Perfect Day was never a single, let alone a hit for Lou Reed. 'Transformer' is one of Reed's best loved albums, given the push by the Bowie-Ronson production, Bowie's voice in 'Satellite Of Love' and the hit 'Walk On The Wild Side'. Through the decades Perfect Day became better and better known and loved for the fantastic ballad it is. Recognition sometimes takes time to receive and Perfect Day has received it. Patrick Watson has released a piano only version of the song. The song is in the style of, what I disrespectfully call, the modern piano tinklers style. Recorded with loads of reverb and echo on the piano, while playing slow notes. It will come as no surprise that Perfect Day remains a beautiful composition. It may even come across more subtly this way than ever before. Watson adds melodic notes to the vocal melody enhancing the power of the melody no little. A perfect rendition this version of Perfect Day is.

Gimme Some Kinda Sign. UB40

I think there are two UB40s today. This is the one with the elder Campbell brother in it and most of the original members. UB40 came into my life with the single 'Food For Thought'. Although I did (and have) not a lot with reggae music, this single resonated with me, as did many other singles that followed through the years. I even have a few albums and saw them live in 1983 as support act for David Bowie. After 'Rat In Me Kitchen' the band sort of drifted from my conscience, into that state where a single comes by on a radio or something here or there. I was surprised to find the announcement of a new single on my digital doorstep. For old times sake, I decided to give it a listen. 44 years after 'Food For Thought' the band sounds like the veterans they are. Nothing much happens but all is played in (very) good taste. UB40 knows how to please its fans and most likely does. Robin Campbell and new singer Matt Doyle come close to Ali's delivery, so the band is alright here as well. They will not get me back as a distanced fan but I will certainly not turn of the radio should Gimme Some Kinda Sign come by.

A Heart Cries. Lovelorn Dolls

Belgian duo Lovelorn Dolls returns to the blog with this huge song called A Heart Cries. The song uses dynamic to the max. The verses softer and the chorus as big as if 'The Final Countdown' is rewritten as an electronic anthem. Kristell Lowagie's voice gets a metallic, slightly ghostly treatment matching the long held synth chords underneath the chorus and intro/interludes. Bernard Daubresse's music shows how he has been influenced by (Nordic) 1990s bands with a love for Teutonic greatness. He knows how to pump up musical muscles till the sinews nearly snap. The music gets a metal feel, yet is far too melodic to be real metal. A trick Rammstein plays to great success, without wanting to compare the two acts. Lovelorn Dolls as Rammstein's opening act is totally imaginable though. A Heart Cries is a big song in several ways.
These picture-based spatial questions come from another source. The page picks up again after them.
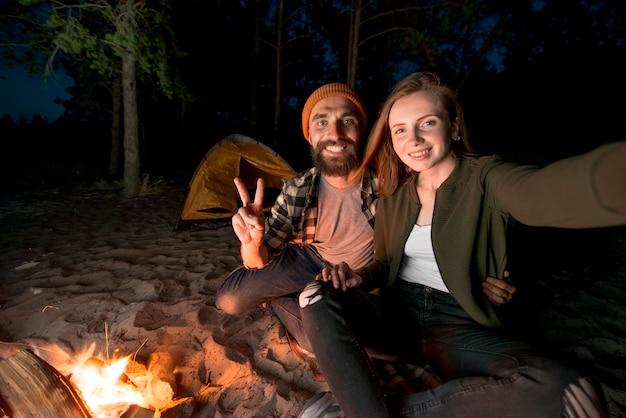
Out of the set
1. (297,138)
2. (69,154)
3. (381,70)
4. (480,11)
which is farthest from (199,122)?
(480,11)

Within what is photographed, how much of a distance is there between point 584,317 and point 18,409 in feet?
11.8

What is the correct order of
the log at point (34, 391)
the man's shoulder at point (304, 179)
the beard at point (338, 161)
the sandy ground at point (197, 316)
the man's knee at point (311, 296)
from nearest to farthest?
the log at point (34, 391)
the man's knee at point (311, 296)
the sandy ground at point (197, 316)
the beard at point (338, 161)
the man's shoulder at point (304, 179)

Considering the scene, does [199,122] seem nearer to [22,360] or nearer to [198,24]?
[198,24]

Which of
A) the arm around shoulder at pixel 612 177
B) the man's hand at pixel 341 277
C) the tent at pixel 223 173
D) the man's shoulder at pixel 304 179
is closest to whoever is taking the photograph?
the arm around shoulder at pixel 612 177

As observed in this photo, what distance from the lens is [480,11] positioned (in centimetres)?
752

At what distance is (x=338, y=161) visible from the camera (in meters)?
2.27

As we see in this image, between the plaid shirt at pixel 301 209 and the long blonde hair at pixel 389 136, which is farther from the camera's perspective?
the plaid shirt at pixel 301 209

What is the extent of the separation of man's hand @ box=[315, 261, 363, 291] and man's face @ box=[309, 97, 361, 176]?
2.98ft

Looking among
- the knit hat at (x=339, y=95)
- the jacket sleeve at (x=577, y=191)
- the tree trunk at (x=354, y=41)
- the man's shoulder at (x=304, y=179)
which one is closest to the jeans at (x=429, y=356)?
the jacket sleeve at (x=577, y=191)

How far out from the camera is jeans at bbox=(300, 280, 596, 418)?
109 centimetres

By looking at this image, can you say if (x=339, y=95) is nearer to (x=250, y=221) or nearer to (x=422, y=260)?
(x=250, y=221)

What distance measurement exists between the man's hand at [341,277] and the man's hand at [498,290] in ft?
2.16

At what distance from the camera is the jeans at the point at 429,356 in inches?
42.8

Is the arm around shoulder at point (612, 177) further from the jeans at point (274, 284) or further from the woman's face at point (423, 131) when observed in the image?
the jeans at point (274, 284)
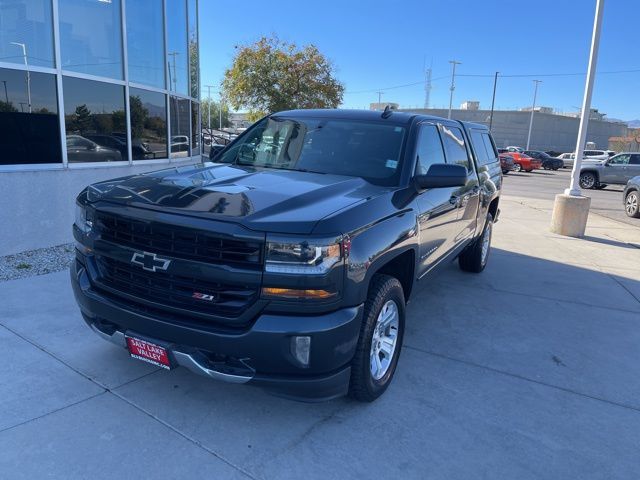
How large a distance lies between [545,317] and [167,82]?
7.23 meters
Get Back To Myself. Slamdinistas

We finish this week with a dose of good old rock and roll from and for the first quarter of the 21st century from California's Slamdinistas. Like Dirty Sweet from San Diego around 20 years ago, this band rocks with a nice raspy edge to the singers voice and a slide guitar to top things off. Get Back To Myself may not be a song that I play in my living room every day but is played by a band that I would love to see live one day. A beer in one hand and the other up in the air, with a mouth that can't decide between the beer and singing along, with my mind telling me softly in the back of my head, you better finish up the beer now before it's all spilled thanks to the enthusiasm around you. Get Back To Myself is that kind of song and Slamdinistas that kind of band. It's all good, honest and full of rock and roll quality.